(Chart comprehension data)
----------

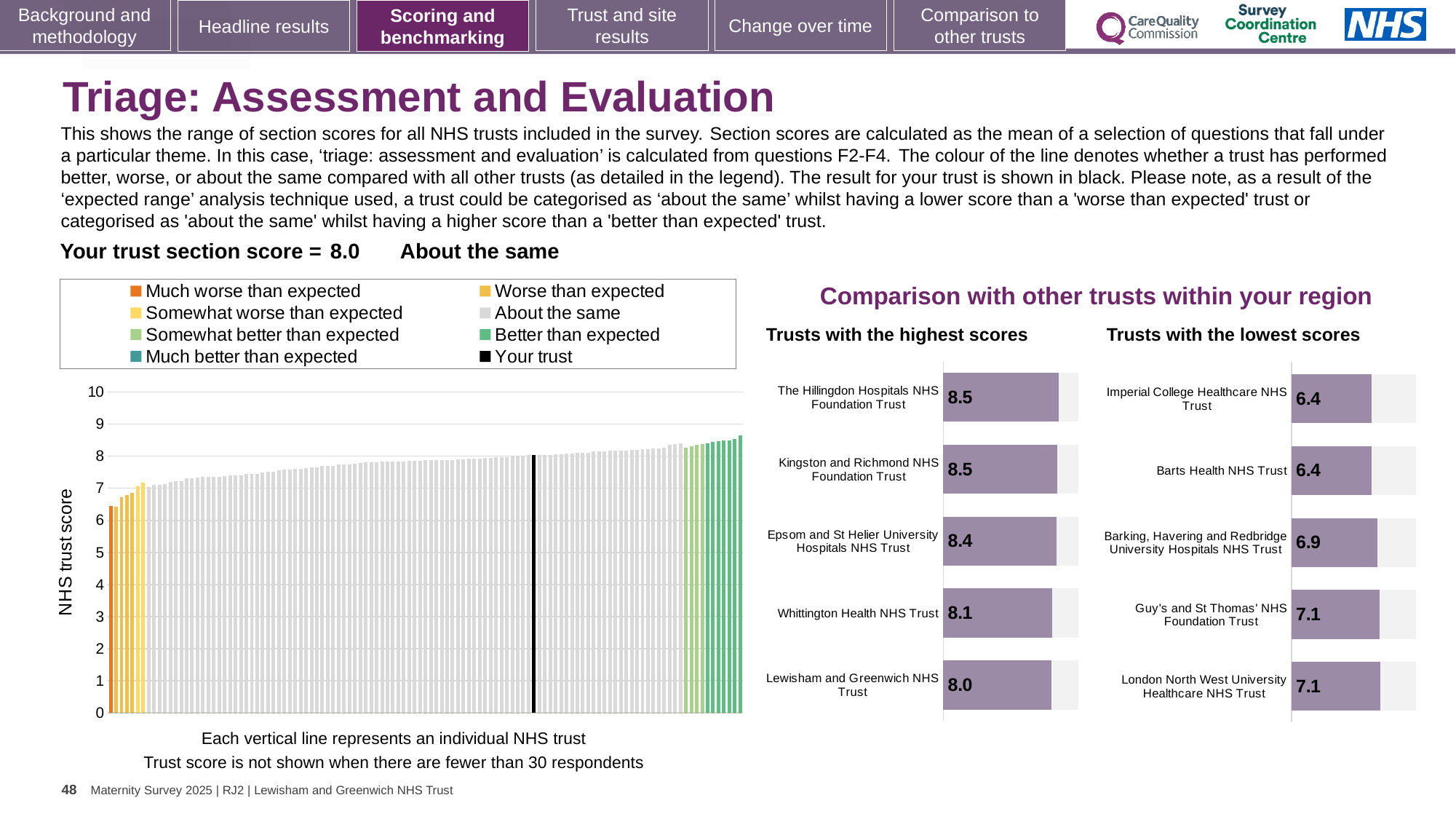
In the 'Trusts with the highest scores' chart, what is the difference between the scores of The Hillingdon Hospitals NHS Foundation Trust and Lewisham and Greenwich NHS Trust? 0.5 How many entries does the legend of the large 'NHS trust score' chart list? 8 In the 'Trusts with the lowest scores' chart, what is the score for Barking, Havering and Redbridge University Hospitals NHS Trust? 6.9 How many trusts are shown in the 'Trusts with the lowest scores' chart? 5 In the 'Trusts with the lowest scores' chart, what is the score for Imperial College Healthcare NHS Trust? 6.4 In the 'Trusts with the lowest scores' chart, which has the higher score: Barts Health NHS Trust or Barking, Havering and Redbridge University Hospitals NHS Trust? Barking, Havering and Redbridge University Hospitals NHS Trust In the 'Trusts with the highest scores' chart, which trust has the lowest score? Lewisham and Greenwich NHS Trust What kind of chart is the large chart on the left with the y-axis labelled 'NHS trust score'? Bar chart In the 'Trusts with the highest scores' chart, what is the score for The Hillingdon Hospitals NHS Foundation Trust? 8.5 In the large 'NHS trust score' chart on the left, do the bar values rise or fall from left to right? Rise In the large 'NHS trust score' chart on the left, is the value of the black bar (your trust) greater or less than 5? greater In the 'Trusts with the highest scores' chart, what is the score for Whittington Health NHS Trust? 8.1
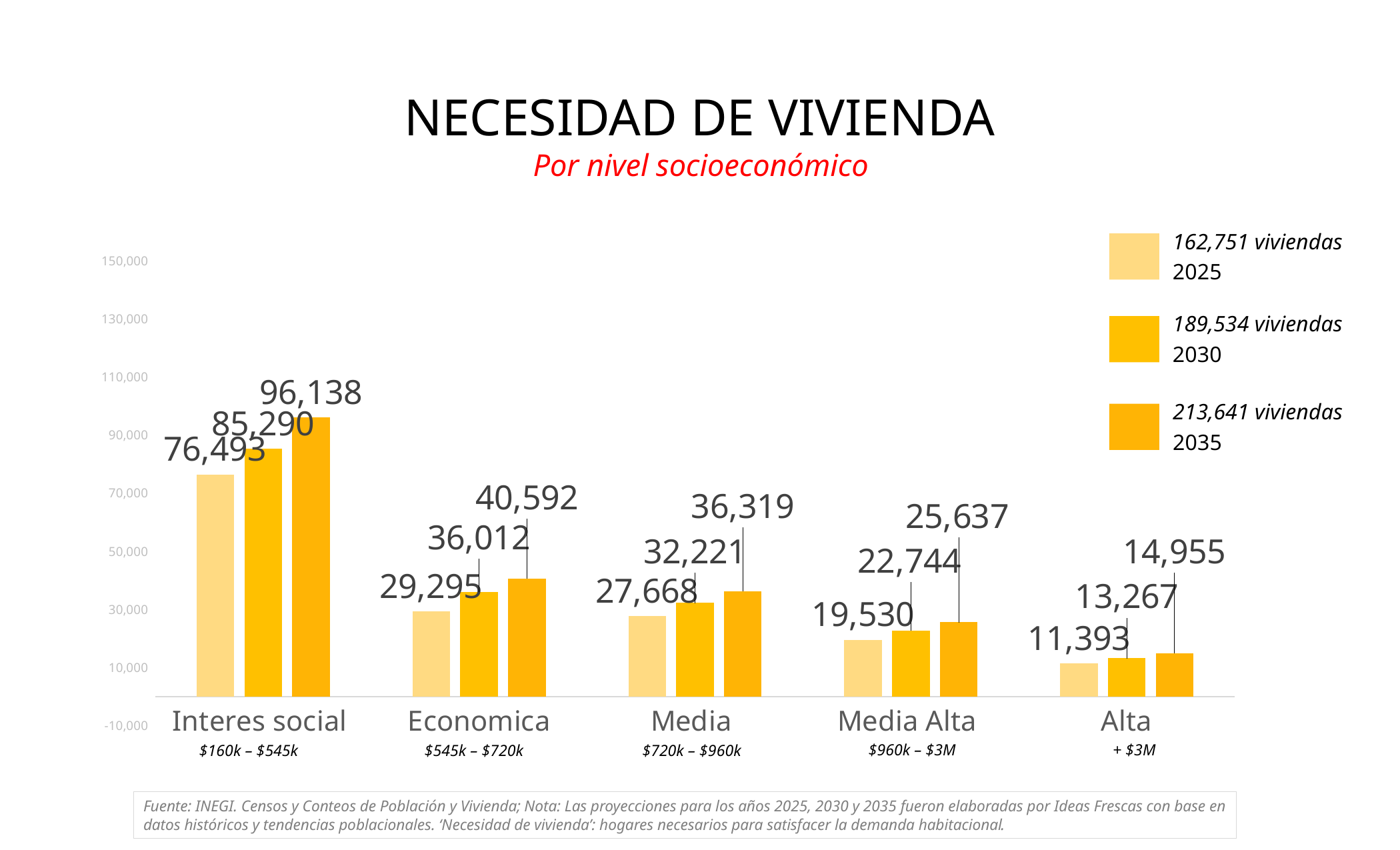
Which is larger: the 2030 value for Media or the 2035 value for Media Alta? Media 2030 Is the 2025 value for Interes social greater or less than 70,000? greater Do the values for Media Alta rise or fall from 2025 to 2035? rise How many series does the legend list? 3 Which category has the lowest value in 2035? Alta What kind of chart is shown? bar chart What is the value for Media in 2025? 27,668 Which category has the highest value in 2030? Interes social How many socioeconomic categories are shown on the x axis? 5 What is the value for Alta in 2030? 13,267 What is the value for Interes social in 2035? 96,138 What is the difference between the 2035 and 2025 values for Economica? 11,297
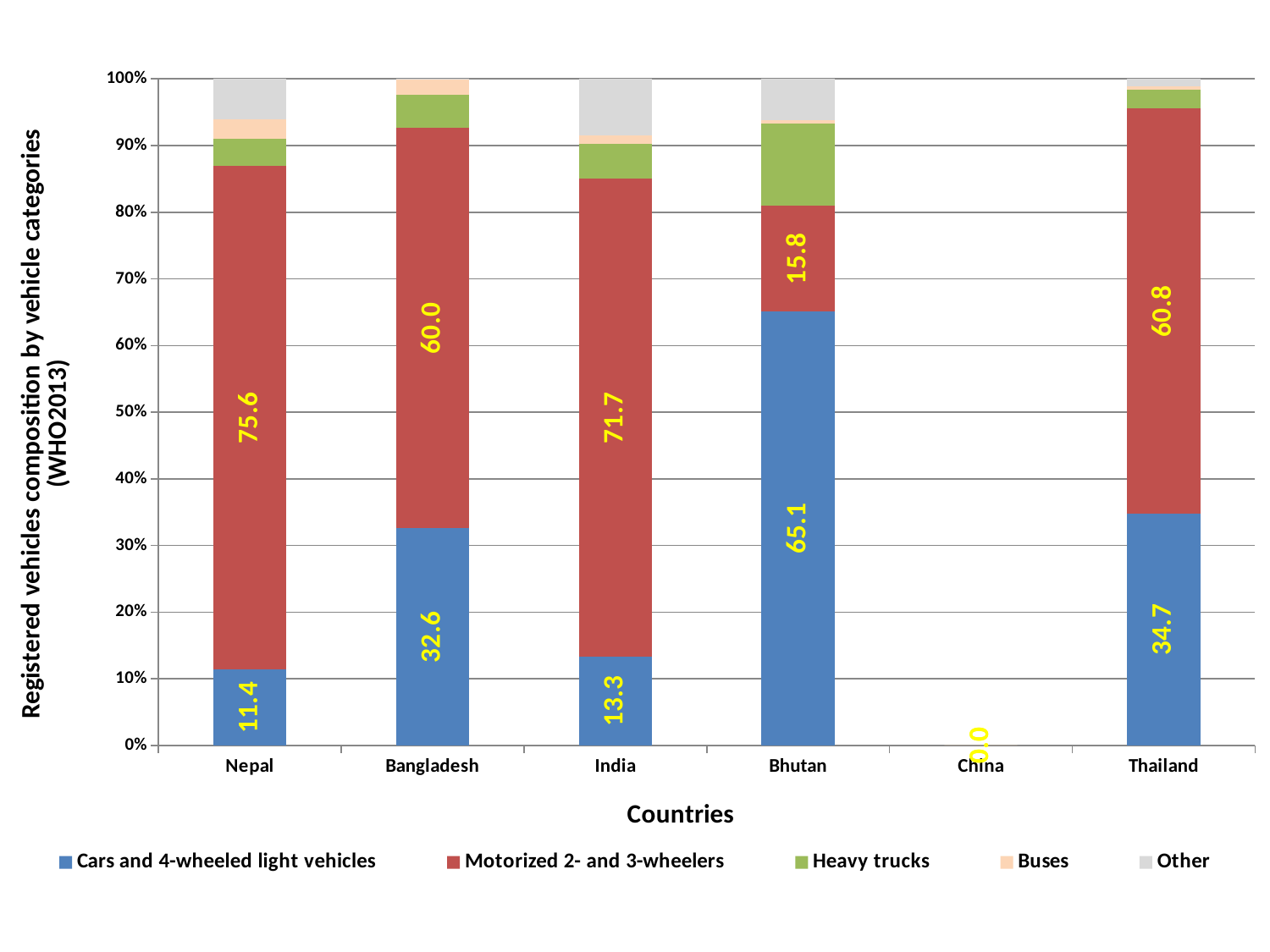
What is the value for Cars and 4-wheeled light vehicles in India? 13.3 Is the Cars and 4-wheeled light vehicles value for Thailand greater or less than 30%? greater How many series does the legend list? 5 What is the value for Cars and 4-wheeled light vehicles in Bhutan? 65.1 What is the value for Motorized 2- and 3-wheelers in Nepal? 75.6 What is the difference between the Cars and 4-wheeled light vehicles values for Bangladesh and Nepal? 21.2 Which country has the highest value for Cars and 4-wheeled light vehicles? Bhutan How many countries are shown on the x axis? 6 What kind of chart is this? Stacked bar chart Among the countries with labelled values, which has the lowest value for Motorized 2- and 3-wheelers? China What is the value for Motorized 2- and 3-wheelers in Thailand? 60.8 Which is larger: the Motorized 2- and 3-wheelers value for India or for Bangladesh? India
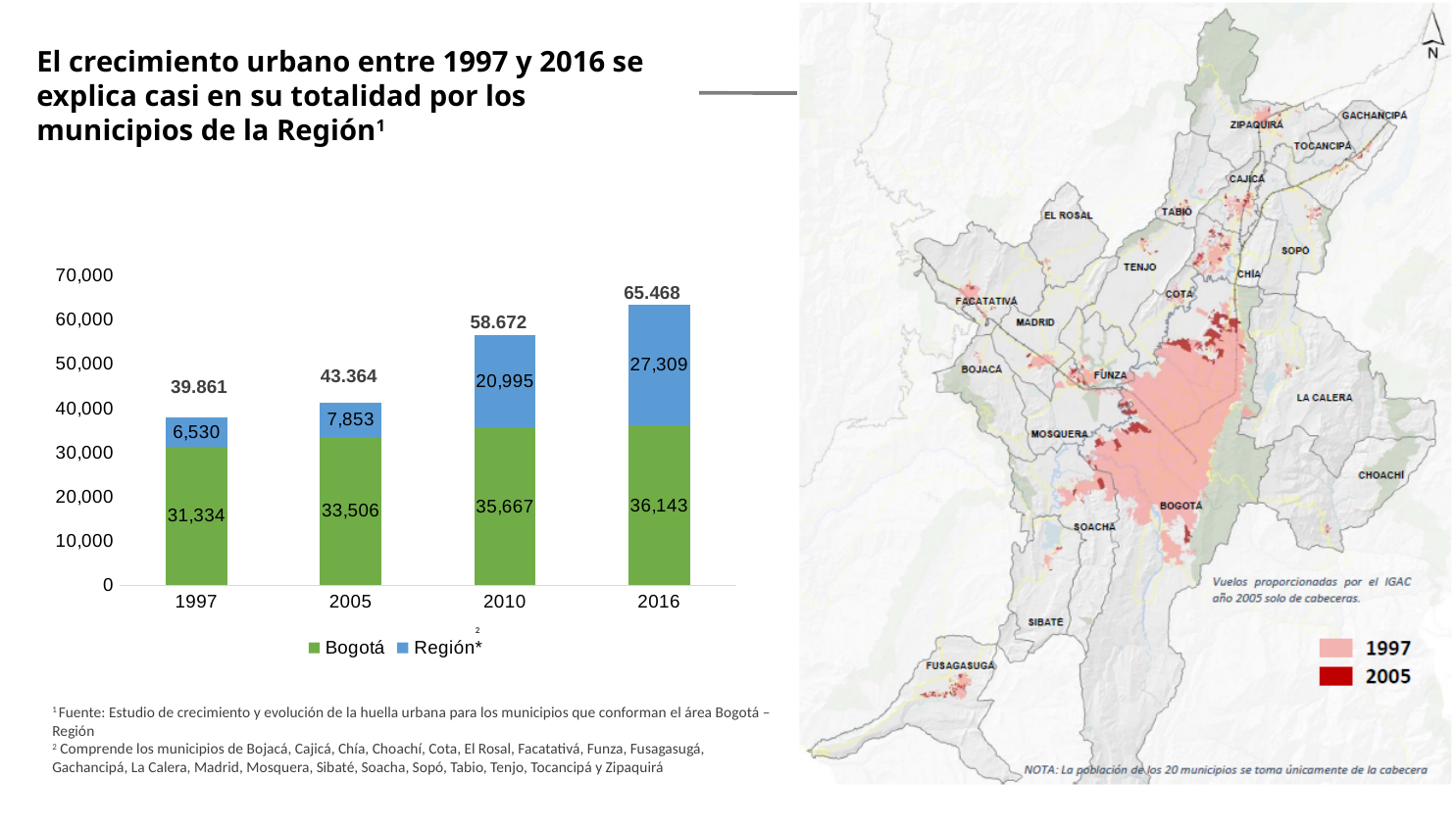
What is the difference between the Región* values for 2010 and 2005? 13,142 What is the value for Región* in 2016? 27,309 In which year is the Bogotá value lowest? 1997 What is the total shown above the stacked bar for 2016? 65.468 How many years are shown on the x axis of the chart? 4 In which year is the Región* value highest? 2016 Which is larger in 2016, the Bogotá value or the Región* value? Bogotá How many series does the chart legend list? 2 What is the value for Región* in 2010? 20,995 What is the value for Bogotá in 1997? 31,334 What is the total shown above the stacked bar for 2005? 43.364 What kind of chart is shown on the slide? Stacked bar chart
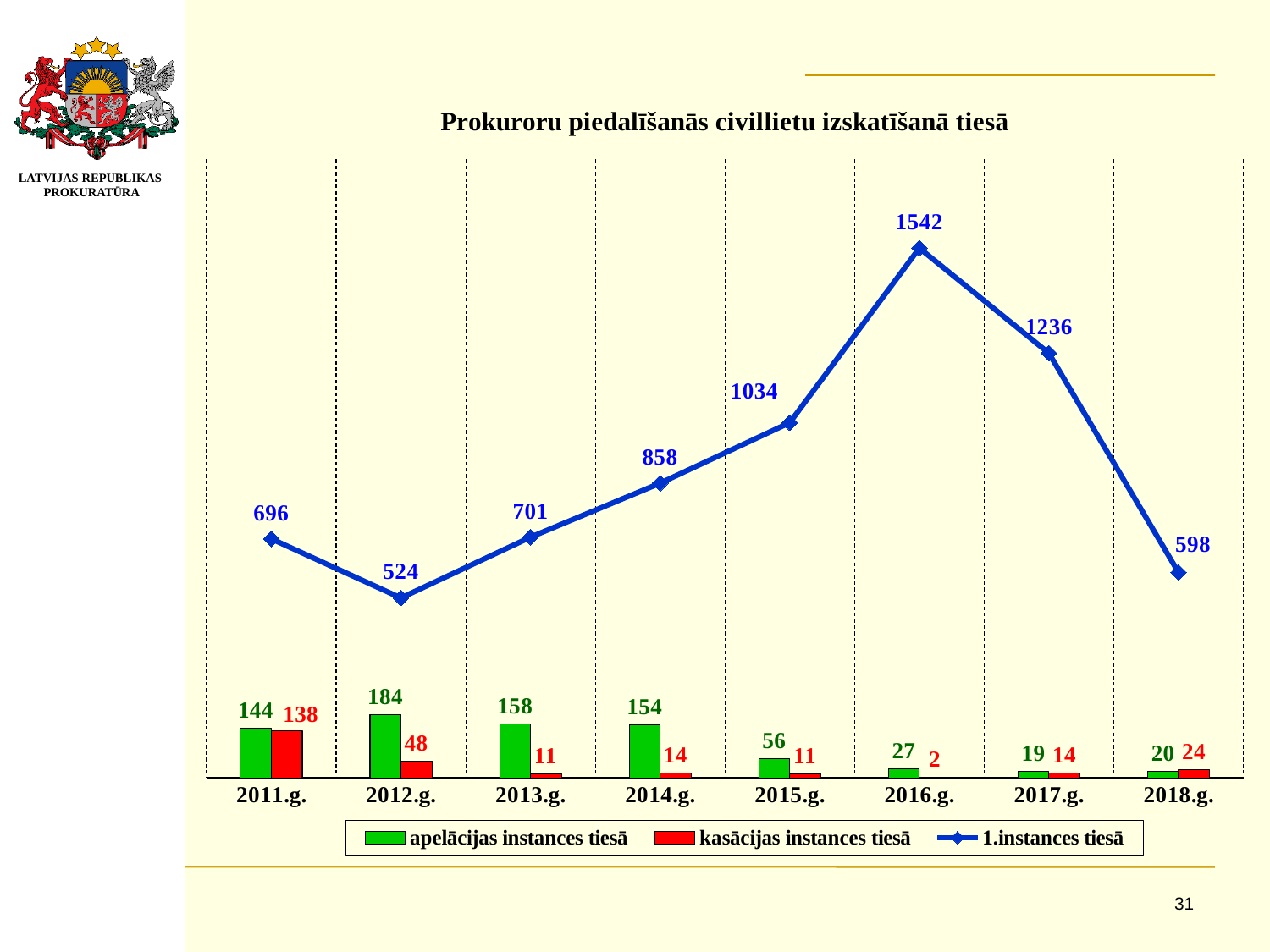
What is the difference between the 1.instances tiesā values for 2016.g. and 2017.g.? 306 In which year is the 1.instances tiesā value highest? 2016.g. What is the value for apelācijas instances tiesā in 2012.g.? 184 What is the title of the chart? Prokuroru piedalīšanās civillietu izskatīšanā tiesā Which is larger in 2018.g., apelācijas instances tiesā or kasācijas instances tiesā? kasācijas instances tiesā How many years are shown on the x axis? 8 What is the value for kasācijas instances tiesā in 2011.g.? 138 Does the 1.instances tiesā value rise or fall from 2012.g. to 2016.g.? rise How many series does the legend list? 3 What is the value for 1.instances tiesā in 2016.g.? 1542 In which year is the kasācijas instances tiesā value lowest? 2016.g. In which year is the 1.instances tiesā value lowest? 2012.g.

----------

Return every line of text from the entries above unchanged, leaving out the pictures.

In the 'Trusts with the highest scores' chart, what is the difference between the scores of The Hillingdon Hospitals NHS Foundation Trust and Lewisham and Greenwich NHS Trust? 0.5 How many entries does the legend of the large 'NHS trust score' chart list? 8 In the 'Trusts with the lowest scores' chart, what is the score for Barking, Havering and Redbridge University Hospitals NHS Trust? 6.9 How many trusts are shown in the 'Trusts with the lowest scores' chart? 5 In the 'Trusts with the lowest scores' chart, what is the score for Imperial College Healthcare NHS Trust? 6.4 In the 'Trusts with the lowest scores' chart, which has the higher score: Barts Health NHS Trust or Barking, Havering and Redbridge University Hospitals NHS Trust? Barking, Havering and Redbridge University Hospitals NHS Trust In the 'Trusts with the highest scores' chart, which trust has the lowest score? Lewisham and Greenwich NHS Trust What kind of chart is the large chart on the left with the y-axis labelled 'NHS trust score'? Bar chart In the 'Trusts with the highest scores' chart, what is the score for The Hillingdon Hospitals NHS Foundation Trust? 8.5 In the large 'NHS trust score' chart on the left, do the bar values rise or fall from left to right? Rise In the large 'NHS trust score' chart on the left, is the value of the black bar (your trust) greater or less than 5? greater In the 'Trusts with the highest scores' chart, what is the score for Whittington Health NHS Trust? 8.1
Which is larger: the 2030 value for Media or the 2035 value for Media Alta? Media 2030 Is the 2025 value for Interes social greater or less than 70,000? greater Do the values for Media Alta rise or fall from 2025 to 2035? rise How many series does the legend list? 3 Which category has the lowest value in 2035? Alta What kind of chart is shown? bar chart What is the value for Media in 2025? 27,668 Which category has the highest value in 2030? Interes social How many socioeconomic categories are shown on the x axis? 5 What is the value for Alta in 2030? 13,267 What is the value for Interes social in 2035? 96,138 What is the difference between the 2035 and 2025 values for Economica? 11,297
What is the value for Cars and 4-wheeled light vehicles in India? 13.3 Is the Cars and 4-wheeled light vehicles value for Thailand greater or less than 30%? greater How many series does the legend list? 5 What is the value for Cars and 4-wheeled light vehicles in Bhutan? 65.1 What is the value for Motorized 2- and 3-wheelers in Nepal? 75.6 What is the difference between the Cars and 4-wheeled light vehicles values for Bangladesh and Nepal? 21.2 Which country has the highest value for Cars and 4-wheeled light vehicles? Bhutan How many countries are shown on the x axis? 6 What kind of chart is this? Stacked bar chart Among the countries with labelled values, which has the lowest value for Motorized 2- and 3-wheelers? China What is the value for Motorized 2- and 3-wheelers in Thailand? 60.8 Which is larger: the Motorized 2- and 3-wheelers value for India or for Bangladesh? India
What is the difference between the Región* values for 2010 and 2005? 13,142 What is the value for Región* in 2016? 27,309 In which year is the Bogotá value lowest? 1997 What is the total shown above the stacked bar for 2016? 65.468 How many years are shown on the x axis of the chart? 4 In which year is the Región* value highest? 2016 Which is larger in 2016, the Bogotá value or the Región* value? Bogotá How many series does the chart legend list? 2 What is the value for Región* in 2010? 20,995 What is the value for Bogotá in 1997? 31,334 What is the total shown above the stacked bar for 2005? 43.364 What kind of chart is shown on the slide? Stacked bar chart
What is the difference between the 1.instances tiesā values for 2016.g. and 2017.g.? 306 In which year is the 1.instances tiesā value highest? 2016.g. What is the value for apelācijas instances tiesā in 2012.g.? 184 What is the title of the chart? Prokuroru piedalīšanās civillietu izskatīšanā tiesā Which is larger in 2018.g., apelācijas instances tiesā or kasācijas instances tiesā? kasācijas instances tiesā How many years are shown on the x axis? 8 What is the value for kasācijas instances tiesā in 2011.g.? 138 Does the 1.instances tiesā value rise or fall from 2012.g. to 2016.g.? rise How many series does the legend list? 3 What is the value for 1.instances tiesā in 2016.g.? 1542 In which year is the kasācijas instances tiesā value lowest? 2016.g. In which year is the 1.instances tiesā value lowest? 2012.g.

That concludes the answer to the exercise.